Did You Catch Patsy O’Brien Last Year?

I hope that you were able to see and hear Patsy O’Brien at last year’s Spanish Peaks Celtic Music Festival in 2018.  If you did I feel sure that you were thoroughly pleased.  Patsy is perhaps first and foremost an entertainer.  He clearly enjoys the interaction with his audience.  Think Máirtín de Cógáin, but with somewhat less story and somewhat more song, and lots of really good guitar.  His style and song writing definitely don’t fit in a box but he definitely fits the Festival!  Well, if you did miss Patsy last year we’re excited to say that Patsy’s coming back!

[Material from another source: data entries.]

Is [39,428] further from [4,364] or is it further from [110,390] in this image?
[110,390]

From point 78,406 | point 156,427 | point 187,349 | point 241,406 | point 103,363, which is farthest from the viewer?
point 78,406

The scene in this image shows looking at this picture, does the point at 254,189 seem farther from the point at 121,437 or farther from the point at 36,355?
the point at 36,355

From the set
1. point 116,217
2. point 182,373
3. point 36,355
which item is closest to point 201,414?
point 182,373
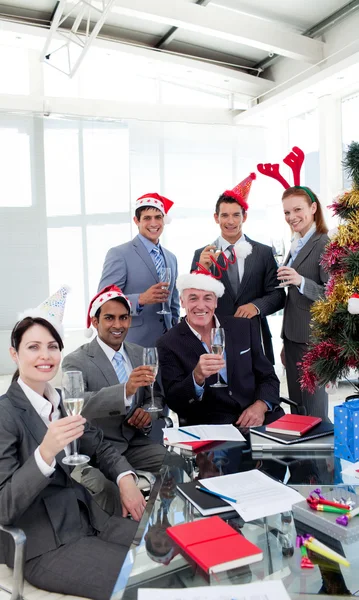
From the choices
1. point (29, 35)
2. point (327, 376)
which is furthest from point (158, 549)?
point (29, 35)

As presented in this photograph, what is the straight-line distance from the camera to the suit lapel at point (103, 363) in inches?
106

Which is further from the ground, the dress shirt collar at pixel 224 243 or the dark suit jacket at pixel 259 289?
the dress shirt collar at pixel 224 243

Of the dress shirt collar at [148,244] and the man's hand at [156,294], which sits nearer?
the man's hand at [156,294]

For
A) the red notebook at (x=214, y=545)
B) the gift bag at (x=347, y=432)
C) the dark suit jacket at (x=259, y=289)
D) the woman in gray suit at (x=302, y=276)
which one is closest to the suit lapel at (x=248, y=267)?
the dark suit jacket at (x=259, y=289)

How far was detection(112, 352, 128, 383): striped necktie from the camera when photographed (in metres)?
2.78

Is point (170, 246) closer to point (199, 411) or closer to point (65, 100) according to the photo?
point (65, 100)

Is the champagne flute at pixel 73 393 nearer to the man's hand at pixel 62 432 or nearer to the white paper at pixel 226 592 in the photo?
the man's hand at pixel 62 432

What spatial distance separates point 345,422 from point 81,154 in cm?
→ 660

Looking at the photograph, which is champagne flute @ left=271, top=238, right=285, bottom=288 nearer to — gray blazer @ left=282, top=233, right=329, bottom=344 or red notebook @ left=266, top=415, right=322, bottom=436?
gray blazer @ left=282, top=233, right=329, bottom=344

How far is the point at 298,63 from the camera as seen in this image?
725 centimetres

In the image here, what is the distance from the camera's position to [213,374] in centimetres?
263

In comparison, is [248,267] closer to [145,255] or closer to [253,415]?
[145,255]

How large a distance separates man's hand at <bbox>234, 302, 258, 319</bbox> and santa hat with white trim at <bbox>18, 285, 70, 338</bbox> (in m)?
1.34

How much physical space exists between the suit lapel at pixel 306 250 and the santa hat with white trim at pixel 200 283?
24.0 inches
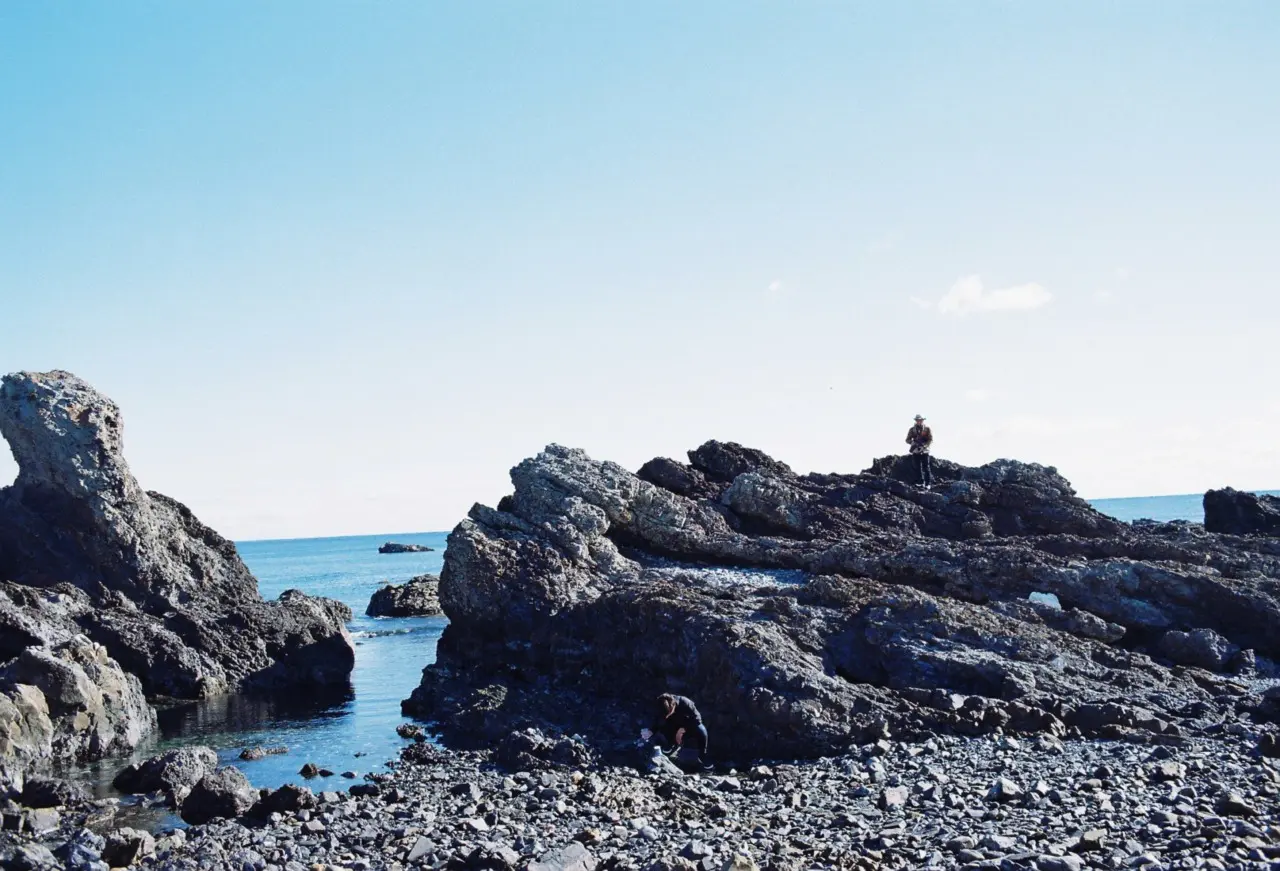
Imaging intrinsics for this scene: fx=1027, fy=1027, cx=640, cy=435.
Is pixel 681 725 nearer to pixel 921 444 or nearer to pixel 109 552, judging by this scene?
pixel 921 444

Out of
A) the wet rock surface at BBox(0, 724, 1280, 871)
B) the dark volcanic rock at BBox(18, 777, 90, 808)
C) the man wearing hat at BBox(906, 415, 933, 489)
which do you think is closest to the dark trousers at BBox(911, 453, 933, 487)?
the man wearing hat at BBox(906, 415, 933, 489)

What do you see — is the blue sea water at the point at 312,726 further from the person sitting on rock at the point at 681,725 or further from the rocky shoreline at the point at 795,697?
the person sitting on rock at the point at 681,725

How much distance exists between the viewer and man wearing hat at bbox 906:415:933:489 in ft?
123

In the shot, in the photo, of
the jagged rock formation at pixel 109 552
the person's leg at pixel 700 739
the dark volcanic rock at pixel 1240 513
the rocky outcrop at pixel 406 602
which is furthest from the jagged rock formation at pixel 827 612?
the rocky outcrop at pixel 406 602

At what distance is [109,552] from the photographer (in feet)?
112

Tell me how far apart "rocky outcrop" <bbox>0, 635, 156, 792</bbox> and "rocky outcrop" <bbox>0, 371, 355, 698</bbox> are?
669 cm

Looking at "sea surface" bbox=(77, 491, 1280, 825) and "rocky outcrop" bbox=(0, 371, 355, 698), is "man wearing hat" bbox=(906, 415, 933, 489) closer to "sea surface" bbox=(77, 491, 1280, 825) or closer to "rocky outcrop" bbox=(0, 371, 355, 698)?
"sea surface" bbox=(77, 491, 1280, 825)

Teaching at the Deerprint – Photo by Bob Kennemer

As Patsy describes his own journey and approach, “I fell backwards into the world of traditional Irish music. I moved from my native Cork to Dublin to study music, mostly Jazz, and found myself hanging around in bars with lots of  live traditional Irish music.

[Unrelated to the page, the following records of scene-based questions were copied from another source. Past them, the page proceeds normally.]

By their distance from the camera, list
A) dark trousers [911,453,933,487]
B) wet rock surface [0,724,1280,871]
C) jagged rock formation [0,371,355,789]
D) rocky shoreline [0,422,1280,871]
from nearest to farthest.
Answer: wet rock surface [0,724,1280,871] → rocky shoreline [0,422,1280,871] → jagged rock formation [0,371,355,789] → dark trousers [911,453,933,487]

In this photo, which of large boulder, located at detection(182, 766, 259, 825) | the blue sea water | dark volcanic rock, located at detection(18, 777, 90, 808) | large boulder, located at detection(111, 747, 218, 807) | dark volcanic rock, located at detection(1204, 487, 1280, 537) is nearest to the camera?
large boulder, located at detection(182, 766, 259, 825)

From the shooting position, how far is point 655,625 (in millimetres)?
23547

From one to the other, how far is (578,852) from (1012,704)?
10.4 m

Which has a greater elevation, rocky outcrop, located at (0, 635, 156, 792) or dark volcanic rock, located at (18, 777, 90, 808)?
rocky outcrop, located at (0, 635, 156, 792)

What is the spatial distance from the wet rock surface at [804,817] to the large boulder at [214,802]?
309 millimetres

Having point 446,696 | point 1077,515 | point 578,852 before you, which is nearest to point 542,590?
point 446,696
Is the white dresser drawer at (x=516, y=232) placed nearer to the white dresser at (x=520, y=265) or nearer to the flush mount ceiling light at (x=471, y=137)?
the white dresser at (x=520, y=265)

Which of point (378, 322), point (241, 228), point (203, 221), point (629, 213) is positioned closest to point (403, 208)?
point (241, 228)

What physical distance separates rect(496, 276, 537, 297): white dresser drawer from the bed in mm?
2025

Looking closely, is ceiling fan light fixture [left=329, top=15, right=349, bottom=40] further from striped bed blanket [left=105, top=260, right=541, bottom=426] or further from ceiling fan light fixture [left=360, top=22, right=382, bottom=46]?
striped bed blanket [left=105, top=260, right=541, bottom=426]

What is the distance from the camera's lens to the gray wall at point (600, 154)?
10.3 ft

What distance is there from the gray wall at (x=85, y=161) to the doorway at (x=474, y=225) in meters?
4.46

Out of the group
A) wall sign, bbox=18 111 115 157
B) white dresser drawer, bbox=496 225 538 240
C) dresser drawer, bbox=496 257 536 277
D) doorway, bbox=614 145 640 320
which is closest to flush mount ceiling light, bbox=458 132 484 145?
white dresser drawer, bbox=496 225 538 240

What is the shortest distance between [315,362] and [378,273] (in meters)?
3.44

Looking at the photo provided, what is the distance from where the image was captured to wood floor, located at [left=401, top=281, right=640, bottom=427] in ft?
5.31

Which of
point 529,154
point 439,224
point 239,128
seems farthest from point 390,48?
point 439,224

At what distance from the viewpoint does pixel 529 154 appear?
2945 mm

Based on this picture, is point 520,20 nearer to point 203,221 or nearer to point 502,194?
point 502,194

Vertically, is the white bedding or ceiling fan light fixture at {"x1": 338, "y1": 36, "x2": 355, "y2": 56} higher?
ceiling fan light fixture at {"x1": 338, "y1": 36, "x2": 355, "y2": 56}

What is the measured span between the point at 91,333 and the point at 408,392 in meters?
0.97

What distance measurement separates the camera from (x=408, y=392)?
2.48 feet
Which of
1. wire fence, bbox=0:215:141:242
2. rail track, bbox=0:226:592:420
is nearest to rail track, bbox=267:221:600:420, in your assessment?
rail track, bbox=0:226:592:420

Although Irish music, traditional and otherwise, was obviously something that had been around me from childhood, I, like many a young guitar student, was more interested in  rocking out like my heroes: Jimmy Page, Rory Gallagher, Jimi Hendrix et al.

It was in some of these aforementioned Dublin bars that I was offered the opportunity to sit in with a guitar, and I quickly learned two things:

  1. Traditional Irish music deserved more than a passing glance, being endlessly fascinating and incredibly beautiful, revealing more and more layers the deeper I explored.
  2. I had no clue what I was doing.

Since then, though, and with the guidance of some very fine (and very patient) Dublin musicians, I developed an approach to Irish guitar playing (or Celtic guitar, as some like to call it) within the music that (I hope )serves the music well and has definitely served me well, affording me the opportunity to tour world wide and record in the guitar seat with some of the giants of the genre like Paddy Keenan,Tommy Peoples, Eileen Ivers, Cathie Ryan, Teada, to name a few. Yup, I’m a lucky guy.

I love to introduce these approaches to the music to other guitarists and beginners alike, because they invariably find out that the style offers a lot of creative freedom even in their role as accompanist, with endless opportunities for subtle improvisation.”